Why does the top surface of a Silicon Die measure close to 0 ohms?

[austinuni]

I have gotten access to a large bare silicon die (almost 1" across, 14nm process) that my company gets from a fab. I've been monkeying around with an ohmmeter placed at the top of the die, with the test leads placed at various points around the die, and I almost always measure the same value (0.2 ohm) as when the leads are touching together directly. At one point I measured 18 ohms with the leads about 1/8" away from each other on the die. On the back side of the die, I always get a reading consistent with non-conduction.

I understand that the top layer of the die is a passivity layer designed to protect the die, and I assume this top layer is non-conductive, but perhaps it is not present in the silicon die that I have. (I think this die may have been a test reject, otherwise I probably would not have it).

I measured the resistance of the top layer of a completed silicon wafer from a different device (much smaller die), and between the test points on the same die, I either get a non-conductive reading or a very small reading like around 20 ohms.

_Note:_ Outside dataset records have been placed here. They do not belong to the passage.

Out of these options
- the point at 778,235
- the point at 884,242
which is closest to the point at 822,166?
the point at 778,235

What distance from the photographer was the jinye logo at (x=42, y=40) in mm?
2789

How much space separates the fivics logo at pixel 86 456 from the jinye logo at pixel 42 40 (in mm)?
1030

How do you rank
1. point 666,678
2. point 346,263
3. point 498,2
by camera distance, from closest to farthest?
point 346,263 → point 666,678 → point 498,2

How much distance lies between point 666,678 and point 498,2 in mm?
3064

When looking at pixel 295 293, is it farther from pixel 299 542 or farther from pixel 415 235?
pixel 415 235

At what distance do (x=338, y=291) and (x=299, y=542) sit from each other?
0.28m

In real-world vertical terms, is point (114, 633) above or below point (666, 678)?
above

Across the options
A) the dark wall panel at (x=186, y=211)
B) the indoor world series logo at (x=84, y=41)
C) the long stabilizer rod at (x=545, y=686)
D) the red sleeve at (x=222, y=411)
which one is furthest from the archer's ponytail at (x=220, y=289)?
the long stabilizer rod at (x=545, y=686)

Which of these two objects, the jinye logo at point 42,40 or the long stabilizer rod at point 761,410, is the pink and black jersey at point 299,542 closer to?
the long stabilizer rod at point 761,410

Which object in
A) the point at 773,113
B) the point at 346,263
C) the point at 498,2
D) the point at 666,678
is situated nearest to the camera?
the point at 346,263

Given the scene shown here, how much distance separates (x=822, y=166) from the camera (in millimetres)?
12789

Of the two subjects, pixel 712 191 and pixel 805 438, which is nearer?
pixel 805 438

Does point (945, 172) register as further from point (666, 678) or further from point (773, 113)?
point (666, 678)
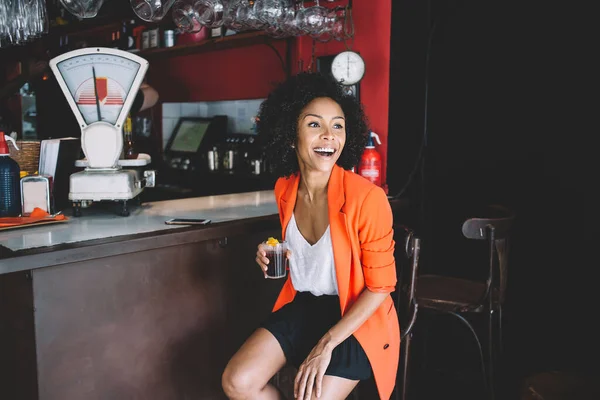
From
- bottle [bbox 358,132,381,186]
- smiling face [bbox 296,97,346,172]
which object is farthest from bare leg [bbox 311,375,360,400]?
bottle [bbox 358,132,381,186]

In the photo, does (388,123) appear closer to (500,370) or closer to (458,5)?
(458,5)

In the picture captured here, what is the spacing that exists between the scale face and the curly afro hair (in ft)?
1.82

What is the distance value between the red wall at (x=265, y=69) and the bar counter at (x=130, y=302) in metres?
1.27

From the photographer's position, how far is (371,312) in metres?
1.76

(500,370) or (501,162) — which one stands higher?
(501,162)

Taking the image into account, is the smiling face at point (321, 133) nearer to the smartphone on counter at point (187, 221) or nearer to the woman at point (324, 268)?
the woman at point (324, 268)

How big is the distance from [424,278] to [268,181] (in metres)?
1.98

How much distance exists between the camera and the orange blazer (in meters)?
1.77

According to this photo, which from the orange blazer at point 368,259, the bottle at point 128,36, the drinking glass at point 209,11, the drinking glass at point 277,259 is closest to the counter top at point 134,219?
the drinking glass at point 277,259

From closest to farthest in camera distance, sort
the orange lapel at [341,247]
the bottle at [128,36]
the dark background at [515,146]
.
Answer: the orange lapel at [341,247]
the dark background at [515,146]
the bottle at [128,36]

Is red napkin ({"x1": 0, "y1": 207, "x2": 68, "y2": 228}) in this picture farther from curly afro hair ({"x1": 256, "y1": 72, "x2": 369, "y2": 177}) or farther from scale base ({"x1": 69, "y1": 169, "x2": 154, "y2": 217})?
curly afro hair ({"x1": 256, "y1": 72, "x2": 369, "y2": 177})

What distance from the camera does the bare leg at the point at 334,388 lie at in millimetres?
1702

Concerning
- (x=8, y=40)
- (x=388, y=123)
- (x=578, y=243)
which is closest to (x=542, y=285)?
(x=578, y=243)

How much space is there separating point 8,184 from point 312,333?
1.29 metres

I think below the passivity layer of the die would be the metal layers, and I assume that's what the test leads are touching. But why is it always close to 0 ohms? Wouldn't I get a non-zero conductive reading or inconsistent reading between non-zero conductive and non-conductive, reflecting the various paths through the transistor circuit that is conducting the meter's current?

 

[berkeman]

Are you sure you are measuring the top of that die and not the bottom side? As you say, the top of die are passivated. The bottom of a die will generally be conductive to mate up with a center ground pad for good device grounding and sometimes for heat conduction out of the package.

 

[austinuni]

I can see the patterning of the circuit on the "top" side of the die. I have 5 of these bare silicon dies, and they all measure the same way. I almost always get a 0.2 ohm reading, and then sometimes a reading of 20 ohms or so.

I wonder if it has something to do with the probability that they are test rejects? Like maybe the top metal layers were constructed totally wrong?

 

[berkeman]

I would think that even wafer sort test rejects would have passivation on top. Is there a chance that these were destined for "FIB" (focused ion beam) rework to test a fix to the mask? Depending on whether the FIB rework is a cut or a jump (via deposition), they may need to remove the top passivation layer to be able to do the FIB...

https://en.wikipedia.org/wiki/Focused_ion_beam

 

[austinuni]

I suppose it is possible these were destined for FIB, but I don't have much background on these die.

Is it possible that the test leads are punching through all the metal and silicon layers to some "base" layer, even though I am holding them gently? Each time I touch the die with the leads, it appears to make a small scratch/dent in the die.

edit: I tried much narrower probes and a much lighter touch, and still get the same result.

 

[f95toli]

There can be many different explanations.
Note that most silicone that is used for fab is doped. This can be on purpose (because you need n or p doped Si to make devices) but even "natural" Si if quite conductive because of impurities.
High-resistive Si is quite expensive and even then it is usually "compensated" (they add p or n dopants to compensate naturally occurring impurities). "intrinsic"high-ohmic Si is available,but way more expensive that standard Si so it only really used for e.g. high frequency applications.

Also, sometimes you can see a change in conductivity depending on the light level; that is the conductance increases (Resistance drops) if you shine a light at the wafer.